Pero protestar no basta. Hay que ser la esperanza. La alternativa unitaria exige respuestas, está preparada para darlas; presentar soluciones. Mostrar el camino hacia ese país en el que todos podamos vivir y progresar en paz. Es un reto de elaboración, de creación y de comunicación. De nada sirve tener las ideas, si la gente no lo sabe.
Pero tenemos, además y primero que todo, la responsabilidad de gobernar. De gobernar bien. Tan bien, que los venezolanos puedan ver que es posible un gobierno distinto y mejor. En tres estados, 76 municipios y el Distrito Metropolitano de Caracas. Tenemos la oportunidad de influir positivamente en la vida cotidiana de millones de venezolanos, medio país. Es una responsabilidad impostergable, principalísima.
Nos toca cambiar el Gobierno, cuando toque. Constitucionalmente, democráticamente, pacíficamente. Hay quienes nos piden, incluso nos reclaman, que tumbemos al Gobierno. La desesperación genera esa urgencia, y parece que el Gobierno no se da cuenta. Pero ese no es nuestro papel. Nuestro deber es sustituirlo constitucionalmente, democráticamente, pacíficamente.

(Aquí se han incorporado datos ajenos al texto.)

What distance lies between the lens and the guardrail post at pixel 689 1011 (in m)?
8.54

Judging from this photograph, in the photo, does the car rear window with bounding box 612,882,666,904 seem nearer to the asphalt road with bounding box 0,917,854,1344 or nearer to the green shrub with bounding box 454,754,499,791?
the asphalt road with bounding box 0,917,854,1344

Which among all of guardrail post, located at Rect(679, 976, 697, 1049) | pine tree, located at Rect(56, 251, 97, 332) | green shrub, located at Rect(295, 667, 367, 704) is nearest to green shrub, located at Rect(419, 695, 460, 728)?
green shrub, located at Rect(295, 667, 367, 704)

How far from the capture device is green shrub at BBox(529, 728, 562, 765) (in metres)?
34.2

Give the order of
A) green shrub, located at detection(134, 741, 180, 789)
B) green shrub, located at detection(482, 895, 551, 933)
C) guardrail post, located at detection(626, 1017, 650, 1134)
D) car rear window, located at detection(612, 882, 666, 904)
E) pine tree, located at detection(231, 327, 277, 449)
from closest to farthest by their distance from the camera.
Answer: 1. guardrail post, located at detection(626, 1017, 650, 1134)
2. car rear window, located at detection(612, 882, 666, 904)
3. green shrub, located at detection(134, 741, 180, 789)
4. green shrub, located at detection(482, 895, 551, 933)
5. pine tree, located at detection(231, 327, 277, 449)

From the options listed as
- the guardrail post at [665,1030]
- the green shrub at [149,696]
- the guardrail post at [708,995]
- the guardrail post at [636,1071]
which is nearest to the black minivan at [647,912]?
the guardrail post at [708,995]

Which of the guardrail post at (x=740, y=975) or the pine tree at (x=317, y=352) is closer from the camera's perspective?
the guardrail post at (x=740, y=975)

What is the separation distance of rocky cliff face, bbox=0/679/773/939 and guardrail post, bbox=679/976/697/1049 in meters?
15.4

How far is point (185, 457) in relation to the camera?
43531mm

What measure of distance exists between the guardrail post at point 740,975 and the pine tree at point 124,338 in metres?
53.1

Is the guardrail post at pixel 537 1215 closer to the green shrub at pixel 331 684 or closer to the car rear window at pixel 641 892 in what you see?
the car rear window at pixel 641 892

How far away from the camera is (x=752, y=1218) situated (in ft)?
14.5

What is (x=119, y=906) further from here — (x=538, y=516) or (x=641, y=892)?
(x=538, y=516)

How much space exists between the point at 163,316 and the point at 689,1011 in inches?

Nos toca cambiar la manera de gobernar. Cambiar esta que ha fracasado, por una nueva que aprenda de las experiencias, que no improvise, pero que se atreva a lo nuevo, lo distinto. Una manera democrática y progresista, social y eficiente, sin prejuicios y sin complejos, inclusiva y generadora de prosperidad. Pero también nos toca gobernar. Ahora mismo, todos los días, en estos estados y estos municipios. Y tenemos que cumplirle a la gente que votó por nosotros.
Por todo eso, hay que cuidar y renovar la Unidad. Esa es la fuerza del pueblo.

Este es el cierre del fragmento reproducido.